AR: A jak włączyć całe środowisko edukacyjne?

GDH: Są dwa rozwiązania. Pierwsze – systemowe, oznacza, że politycy lub samorządowcy uznają go za program, który może pomóc w strategicznym rozwoju regionu. I tak jest np. w województwie Kujawsko – Pomorskim, gdzie został on wpisany w taką trzyletnią strategię. Od lutego przyszłego roku 1200 nauczycieli przedszkolnych i szkolnych z 200 placówek przystępuje do jego realizacji. Tutaj więc samorządowcy wykazali się dużą dalekowzrocznością. Ale można też iść małymi kroczkami, zaczynając od dyrektora przedszkola, który przekona do „Klucza …” współpracowników i rodziców.

AR: Na początku mówiła Pani, że rozwinęła Pani ten program. Czy to oznacza, że rozwija go Pani dalej?

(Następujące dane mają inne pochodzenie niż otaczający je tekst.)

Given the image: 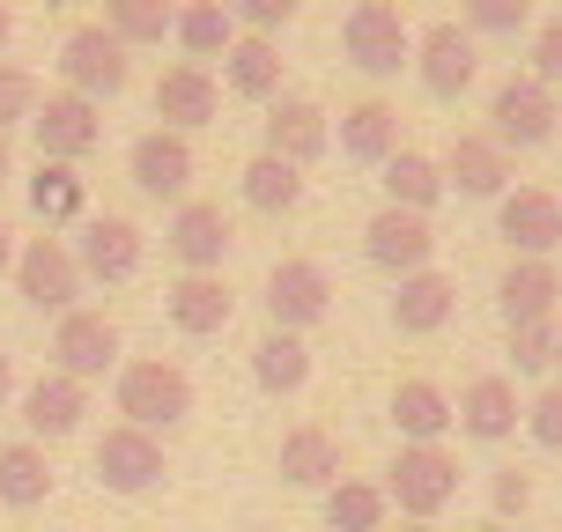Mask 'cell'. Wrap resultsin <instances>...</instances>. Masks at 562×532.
Returning a JSON list of instances; mask_svg holds the SVG:
<instances>
[{"mask_svg": "<svg viewBox=\"0 0 562 532\" xmlns=\"http://www.w3.org/2000/svg\"><path fill=\"white\" fill-rule=\"evenodd\" d=\"M385 503H400V518H422L437 525L451 503H459V451L445 444H400V459L385 466Z\"/></svg>", "mask_w": 562, "mask_h": 532, "instance_id": "6da1fadb", "label": "cell"}, {"mask_svg": "<svg viewBox=\"0 0 562 532\" xmlns=\"http://www.w3.org/2000/svg\"><path fill=\"white\" fill-rule=\"evenodd\" d=\"M112 399H119V415L134 421V429H178V421L193 415V377L178 363H164V355H134V363H119V385H112Z\"/></svg>", "mask_w": 562, "mask_h": 532, "instance_id": "7a4b0ae2", "label": "cell"}, {"mask_svg": "<svg viewBox=\"0 0 562 532\" xmlns=\"http://www.w3.org/2000/svg\"><path fill=\"white\" fill-rule=\"evenodd\" d=\"M126 82H134V53L104 23H82L59 37V89H75L89 104H112Z\"/></svg>", "mask_w": 562, "mask_h": 532, "instance_id": "3957f363", "label": "cell"}, {"mask_svg": "<svg viewBox=\"0 0 562 532\" xmlns=\"http://www.w3.org/2000/svg\"><path fill=\"white\" fill-rule=\"evenodd\" d=\"M340 53H348V67H363L370 82H385L415 59V30L393 0H356L348 23H340Z\"/></svg>", "mask_w": 562, "mask_h": 532, "instance_id": "277c9868", "label": "cell"}, {"mask_svg": "<svg viewBox=\"0 0 562 532\" xmlns=\"http://www.w3.org/2000/svg\"><path fill=\"white\" fill-rule=\"evenodd\" d=\"M8 281H15V296H23L30 310H75V296H82L89 281H82V267H75V245L67 237H23L15 245V267H8Z\"/></svg>", "mask_w": 562, "mask_h": 532, "instance_id": "5b68a950", "label": "cell"}, {"mask_svg": "<svg viewBox=\"0 0 562 532\" xmlns=\"http://www.w3.org/2000/svg\"><path fill=\"white\" fill-rule=\"evenodd\" d=\"M334 318V274H326V259H274V274H267V326L274 333H311V326H326Z\"/></svg>", "mask_w": 562, "mask_h": 532, "instance_id": "8992f818", "label": "cell"}, {"mask_svg": "<svg viewBox=\"0 0 562 532\" xmlns=\"http://www.w3.org/2000/svg\"><path fill=\"white\" fill-rule=\"evenodd\" d=\"M562 126V97L548 82H533V75H510V82H496V97H488V126L481 134L504 140V148H548Z\"/></svg>", "mask_w": 562, "mask_h": 532, "instance_id": "52a82bcc", "label": "cell"}, {"mask_svg": "<svg viewBox=\"0 0 562 532\" xmlns=\"http://www.w3.org/2000/svg\"><path fill=\"white\" fill-rule=\"evenodd\" d=\"M30 134H37V163H82L104 140V104H89L75 89H45L30 112Z\"/></svg>", "mask_w": 562, "mask_h": 532, "instance_id": "ba28073f", "label": "cell"}, {"mask_svg": "<svg viewBox=\"0 0 562 532\" xmlns=\"http://www.w3.org/2000/svg\"><path fill=\"white\" fill-rule=\"evenodd\" d=\"M422 75V89L437 97V104H451V97H467L481 75V45H474V30L467 23H429L415 37V59H407Z\"/></svg>", "mask_w": 562, "mask_h": 532, "instance_id": "9c48e42d", "label": "cell"}, {"mask_svg": "<svg viewBox=\"0 0 562 532\" xmlns=\"http://www.w3.org/2000/svg\"><path fill=\"white\" fill-rule=\"evenodd\" d=\"M97 480L112 488V496H148V488H164V437H148V429H134V421H119V429H104L97 437Z\"/></svg>", "mask_w": 562, "mask_h": 532, "instance_id": "30bf717a", "label": "cell"}, {"mask_svg": "<svg viewBox=\"0 0 562 532\" xmlns=\"http://www.w3.org/2000/svg\"><path fill=\"white\" fill-rule=\"evenodd\" d=\"M496 237L510 245V259H555L562 252V193L548 185H518L496 200Z\"/></svg>", "mask_w": 562, "mask_h": 532, "instance_id": "8fae6325", "label": "cell"}, {"mask_svg": "<svg viewBox=\"0 0 562 532\" xmlns=\"http://www.w3.org/2000/svg\"><path fill=\"white\" fill-rule=\"evenodd\" d=\"M140 259H148L140 223H126V215H82V237H75V267H82V281L119 288V281L140 274Z\"/></svg>", "mask_w": 562, "mask_h": 532, "instance_id": "7c38bea8", "label": "cell"}, {"mask_svg": "<svg viewBox=\"0 0 562 532\" xmlns=\"http://www.w3.org/2000/svg\"><path fill=\"white\" fill-rule=\"evenodd\" d=\"M53 370L59 377H82V385H97L104 370H119V326L104 318V310H59L53 326Z\"/></svg>", "mask_w": 562, "mask_h": 532, "instance_id": "4fadbf2b", "label": "cell"}, {"mask_svg": "<svg viewBox=\"0 0 562 532\" xmlns=\"http://www.w3.org/2000/svg\"><path fill=\"white\" fill-rule=\"evenodd\" d=\"M363 259L378 267V274H422L429 259H437V229H429V215H407V207H378L363 223Z\"/></svg>", "mask_w": 562, "mask_h": 532, "instance_id": "5bb4252c", "label": "cell"}, {"mask_svg": "<svg viewBox=\"0 0 562 532\" xmlns=\"http://www.w3.org/2000/svg\"><path fill=\"white\" fill-rule=\"evenodd\" d=\"M126 178H134L148 200H193V140L170 134V126H148V134L126 148Z\"/></svg>", "mask_w": 562, "mask_h": 532, "instance_id": "9a60e30c", "label": "cell"}, {"mask_svg": "<svg viewBox=\"0 0 562 532\" xmlns=\"http://www.w3.org/2000/svg\"><path fill=\"white\" fill-rule=\"evenodd\" d=\"M164 245H170V259H178L186 274H223V259H229V215H223V200H178V207H170Z\"/></svg>", "mask_w": 562, "mask_h": 532, "instance_id": "2e32d148", "label": "cell"}, {"mask_svg": "<svg viewBox=\"0 0 562 532\" xmlns=\"http://www.w3.org/2000/svg\"><path fill=\"white\" fill-rule=\"evenodd\" d=\"M437 170H445V193H467V200H504L510 193V148L488 140V134H451Z\"/></svg>", "mask_w": 562, "mask_h": 532, "instance_id": "e0dca14e", "label": "cell"}, {"mask_svg": "<svg viewBox=\"0 0 562 532\" xmlns=\"http://www.w3.org/2000/svg\"><path fill=\"white\" fill-rule=\"evenodd\" d=\"M451 421H459L474 444H504L510 429L526 421V407H518V377H504V370H481V377H467V393L451 399Z\"/></svg>", "mask_w": 562, "mask_h": 532, "instance_id": "ac0fdd59", "label": "cell"}, {"mask_svg": "<svg viewBox=\"0 0 562 532\" xmlns=\"http://www.w3.org/2000/svg\"><path fill=\"white\" fill-rule=\"evenodd\" d=\"M156 118H164L170 134H193V126H215V112H223V82L207 75V67H193V59H178V67H164L156 75Z\"/></svg>", "mask_w": 562, "mask_h": 532, "instance_id": "d6986e66", "label": "cell"}, {"mask_svg": "<svg viewBox=\"0 0 562 532\" xmlns=\"http://www.w3.org/2000/svg\"><path fill=\"white\" fill-rule=\"evenodd\" d=\"M326 148H334V118H326V104H311V97H274V112H267V156L311 170Z\"/></svg>", "mask_w": 562, "mask_h": 532, "instance_id": "ffe728a7", "label": "cell"}, {"mask_svg": "<svg viewBox=\"0 0 562 532\" xmlns=\"http://www.w3.org/2000/svg\"><path fill=\"white\" fill-rule=\"evenodd\" d=\"M82 415H89V385H82V377L45 370L37 385H23V429H30V444H59V437H75Z\"/></svg>", "mask_w": 562, "mask_h": 532, "instance_id": "44dd1931", "label": "cell"}, {"mask_svg": "<svg viewBox=\"0 0 562 532\" xmlns=\"http://www.w3.org/2000/svg\"><path fill=\"white\" fill-rule=\"evenodd\" d=\"M164 310H170V326L186 340H215L237 318V296H229V281L223 274H178L164 288Z\"/></svg>", "mask_w": 562, "mask_h": 532, "instance_id": "7402d4cb", "label": "cell"}, {"mask_svg": "<svg viewBox=\"0 0 562 532\" xmlns=\"http://www.w3.org/2000/svg\"><path fill=\"white\" fill-rule=\"evenodd\" d=\"M451 310H459V281L437 274V267H422V274H400V281H393V326H400L407 340L445 333Z\"/></svg>", "mask_w": 562, "mask_h": 532, "instance_id": "603a6c76", "label": "cell"}, {"mask_svg": "<svg viewBox=\"0 0 562 532\" xmlns=\"http://www.w3.org/2000/svg\"><path fill=\"white\" fill-rule=\"evenodd\" d=\"M274 466H281L289 488H318V496H326V488L340 480V437H334V429H318V421H296V429L281 437Z\"/></svg>", "mask_w": 562, "mask_h": 532, "instance_id": "cb8c5ba5", "label": "cell"}, {"mask_svg": "<svg viewBox=\"0 0 562 532\" xmlns=\"http://www.w3.org/2000/svg\"><path fill=\"white\" fill-rule=\"evenodd\" d=\"M223 89H229V97H245V104H274V97H281V45H274V37L237 30V45L223 53Z\"/></svg>", "mask_w": 562, "mask_h": 532, "instance_id": "d4e9b609", "label": "cell"}, {"mask_svg": "<svg viewBox=\"0 0 562 532\" xmlns=\"http://www.w3.org/2000/svg\"><path fill=\"white\" fill-rule=\"evenodd\" d=\"M496 304H504V326H518V318H555V304H562L555 259H510L504 281H496Z\"/></svg>", "mask_w": 562, "mask_h": 532, "instance_id": "484cf974", "label": "cell"}, {"mask_svg": "<svg viewBox=\"0 0 562 532\" xmlns=\"http://www.w3.org/2000/svg\"><path fill=\"white\" fill-rule=\"evenodd\" d=\"M393 429H400V444H445L451 393L437 377H400L393 385Z\"/></svg>", "mask_w": 562, "mask_h": 532, "instance_id": "4316f807", "label": "cell"}, {"mask_svg": "<svg viewBox=\"0 0 562 532\" xmlns=\"http://www.w3.org/2000/svg\"><path fill=\"white\" fill-rule=\"evenodd\" d=\"M393 148H400V112L385 104V97H363V104H348V112H340V156H348V163L378 170Z\"/></svg>", "mask_w": 562, "mask_h": 532, "instance_id": "83f0119b", "label": "cell"}, {"mask_svg": "<svg viewBox=\"0 0 562 532\" xmlns=\"http://www.w3.org/2000/svg\"><path fill=\"white\" fill-rule=\"evenodd\" d=\"M30 215L45 229H67L89 215V178L82 163H37L30 170Z\"/></svg>", "mask_w": 562, "mask_h": 532, "instance_id": "f1b7e54d", "label": "cell"}, {"mask_svg": "<svg viewBox=\"0 0 562 532\" xmlns=\"http://www.w3.org/2000/svg\"><path fill=\"white\" fill-rule=\"evenodd\" d=\"M378 170H385V178H378V185H385V207L429 215V207L445 200V170H437V156H422V148H393Z\"/></svg>", "mask_w": 562, "mask_h": 532, "instance_id": "f546056e", "label": "cell"}, {"mask_svg": "<svg viewBox=\"0 0 562 532\" xmlns=\"http://www.w3.org/2000/svg\"><path fill=\"white\" fill-rule=\"evenodd\" d=\"M237 193H245V207H252V215H296V207H304V170L259 148L252 163L237 170Z\"/></svg>", "mask_w": 562, "mask_h": 532, "instance_id": "4dcf8cb0", "label": "cell"}, {"mask_svg": "<svg viewBox=\"0 0 562 532\" xmlns=\"http://www.w3.org/2000/svg\"><path fill=\"white\" fill-rule=\"evenodd\" d=\"M45 496H53V459H45V444H30V437L0 444V510H37Z\"/></svg>", "mask_w": 562, "mask_h": 532, "instance_id": "1f68e13d", "label": "cell"}, {"mask_svg": "<svg viewBox=\"0 0 562 532\" xmlns=\"http://www.w3.org/2000/svg\"><path fill=\"white\" fill-rule=\"evenodd\" d=\"M170 37L186 45L193 67H207V59H223L229 45H237V15H229V0H186L178 23H170Z\"/></svg>", "mask_w": 562, "mask_h": 532, "instance_id": "d6a6232c", "label": "cell"}, {"mask_svg": "<svg viewBox=\"0 0 562 532\" xmlns=\"http://www.w3.org/2000/svg\"><path fill=\"white\" fill-rule=\"evenodd\" d=\"M252 377H259V393L296 399L311 385V348H304V333H274V326H267V340L252 348Z\"/></svg>", "mask_w": 562, "mask_h": 532, "instance_id": "836d02e7", "label": "cell"}, {"mask_svg": "<svg viewBox=\"0 0 562 532\" xmlns=\"http://www.w3.org/2000/svg\"><path fill=\"white\" fill-rule=\"evenodd\" d=\"M385 518H393V503H385L378 480L340 474L334 488H326V532H385Z\"/></svg>", "mask_w": 562, "mask_h": 532, "instance_id": "e575fe53", "label": "cell"}, {"mask_svg": "<svg viewBox=\"0 0 562 532\" xmlns=\"http://www.w3.org/2000/svg\"><path fill=\"white\" fill-rule=\"evenodd\" d=\"M170 23H178V0H104V30H112L126 53H140V45H164Z\"/></svg>", "mask_w": 562, "mask_h": 532, "instance_id": "d590c367", "label": "cell"}, {"mask_svg": "<svg viewBox=\"0 0 562 532\" xmlns=\"http://www.w3.org/2000/svg\"><path fill=\"white\" fill-rule=\"evenodd\" d=\"M459 23L474 37H518L533 30V0H459Z\"/></svg>", "mask_w": 562, "mask_h": 532, "instance_id": "8d00e7d4", "label": "cell"}, {"mask_svg": "<svg viewBox=\"0 0 562 532\" xmlns=\"http://www.w3.org/2000/svg\"><path fill=\"white\" fill-rule=\"evenodd\" d=\"M510 363H518V377L555 370V318H518L510 326Z\"/></svg>", "mask_w": 562, "mask_h": 532, "instance_id": "74e56055", "label": "cell"}, {"mask_svg": "<svg viewBox=\"0 0 562 532\" xmlns=\"http://www.w3.org/2000/svg\"><path fill=\"white\" fill-rule=\"evenodd\" d=\"M37 75L30 67H15V59H0V134H15V126H30V112H37Z\"/></svg>", "mask_w": 562, "mask_h": 532, "instance_id": "f35d334b", "label": "cell"}, {"mask_svg": "<svg viewBox=\"0 0 562 532\" xmlns=\"http://www.w3.org/2000/svg\"><path fill=\"white\" fill-rule=\"evenodd\" d=\"M526 510H533V474H526V466H496V474H488V518H526Z\"/></svg>", "mask_w": 562, "mask_h": 532, "instance_id": "ab89813d", "label": "cell"}, {"mask_svg": "<svg viewBox=\"0 0 562 532\" xmlns=\"http://www.w3.org/2000/svg\"><path fill=\"white\" fill-rule=\"evenodd\" d=\"M526 429H533L540 451H562V377H555V385H540V393L526 399Z\"/></svg>", "mask_w": 562, "mask_h": 532, "instance_id": "60d3db41", "label": "cell"}, {"mask_svg": "<svg viewBox=\"0 0 562 532\" xmlns=\"http://www.w3.org/2000/svg\"><path fill=\"white\" fill-rule=\"evenodd\" d=\"M533 82H548L562 97V15H548V23H533V67H526Z\"/></svg>", "mask_w": 562, "mask_h": 532, "instance_id": "b9f144b4", "label": "cell"}, {"mask_svg": "<svg viewBox=\"0 0 562 532\" xmlns=\"http://www.w3.org/2000/svg\"><path fill=\"white\" fill-rule=\"evenodd\" d=\"M229 15H237V30H252V37H274L296 15V0H229Z\"/></svg>", "mask_w": 562, "mask_h": 532, "instance_id": "7bdbcfd3", "label": "cell"}, {"mask_svg": "<svg viewBox=\"0 0 562 532\" xmlns=\"http://www.w3.org/2000/svg\"><path fill=\"white\" fill-rule=\"evenodd\" d=\"M8 267H15V229L0 223V274H8Z\"/></svg>", "mask_w": 562, "mask_h": 532, "instance_id": "ee69618b", "label": "cell"}, {"mask_svg": "<svg viewBox=\"0 0 562 532\" xmlns=\"http://www.w3.org/2000/svg\"><path fill=\"white\" fill-rule=\"evenodd\" d=\"M8 399H15V363L0 355V407H8Z\"/></svg>", "mask_w": 562, "mask_h": 532, "instance_id": "f6af8a7d", "label": "cell"}, {"mask_svg": "<svg viewBox=\"0 0 562 532\" xmlns=\"http://www.w3.org/2000/svg\"><path fill=\"white\" fill-rule=\"evenodd\" d=\"M8 37H15V15H8V0H0V53H8Z\"/></svg>", "mask_w": 562, "mask_h": 532, "instance_id": "bcb514c9", "label": "cell"}, {"mask_svg": "<svg viewBox=\"0 0 562 532\" xmlns=\"http://www.w3.org/2000/svg\"><path fill=\"white\" fill-rule=\"evenodd\" d=\"M15 178V156H8V134H0V185Z\"/></svg>", "mask_w": 562, "mask_h": 532, "instance_id": "7dc6e473", "label": "cell"}, {"mask_svg": "<svg viewBox=\"0 0 562 532\" xmlns=\"http://www.w3.org/2000/svg\"><path fill=\"white\" fill-rule=\"evenodd\" d=\"M385 532H437V525H422V518H400V525H385Z\"/></svg>", "mask_w": 562, "mask_h": 532, "instance_id": "c3c4849f", "label": "cell"}, {"mask_svg": "<svg viewBox=\"0 0 562 532\" xmlns=\"http://www.w3.org/2000/svg\"><path fill=\"white\" fill-rule=\"evenodd\" d=\"M474 532H510V525H504V518H481V525H474Z\"/></svg>", "mask_w": 562, "mask_h": 532, "instance_id": "681fc988", "label": "cell"}, {"mask_svg": "<svg viewBox=\"0 0 562 532\" xmlns=\"http://www.w3.org/2000/svg\"><path fill=\"white\" fill-rule=\"evenodd\" d=\"M555 370H562V318H555Z\"/></svg>", "mask_w": 562, "mask_h": 532, "instance_id": "f907efd6", "label": "cell"}, {"mask_svg": "<svg viewBox=\"0 0 562 532\" xmlns=\"http://www.w3.org/2000/svg\"><path fill=\"white\" fill-rule=\"evenodd\" d=\"M45 8H75V0H45Z\"/></svg>", "mask_w": 562, "mask_h": 532, "instance_id": "816d5d0a", "label": "cell"}, {"mask_svg": "<svg viewBox=\"0 0 562 532\" xmlns=\"http://www.w3.org/2000/svg\"><path fill=\"white\" fill-rule=\"evenodd\" d=\"M252 532H274V525H252Z\"/></svg>", "mask_w": 562, "mask_h": 532, "instance_id": "f5cc1de1", "label": "cell"}]
</instances>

GDH: Mój zespół rozpoczął pracę nad programem w Moskwie. Dwanaście lat temu przeniosłam jego realizację do Wielkiej Brytanii i tam zaczęłam popularyzować dzieła Wygotskiego. Zaczęłam tłumaczyć jego prace na język angielski i rozszerzać oryginalne sesje. Niektóre z nich składały się z 2-3 akapitów, a ja rozszerzyłam je do 2-3 stron. Ten program nie przestanie więc żyć, ale nie będzie już dalej rozwijany w takim stopniu, jak dotychczas, ponieważ ma wszystkie dwanaście modułów, które były zaplanowane.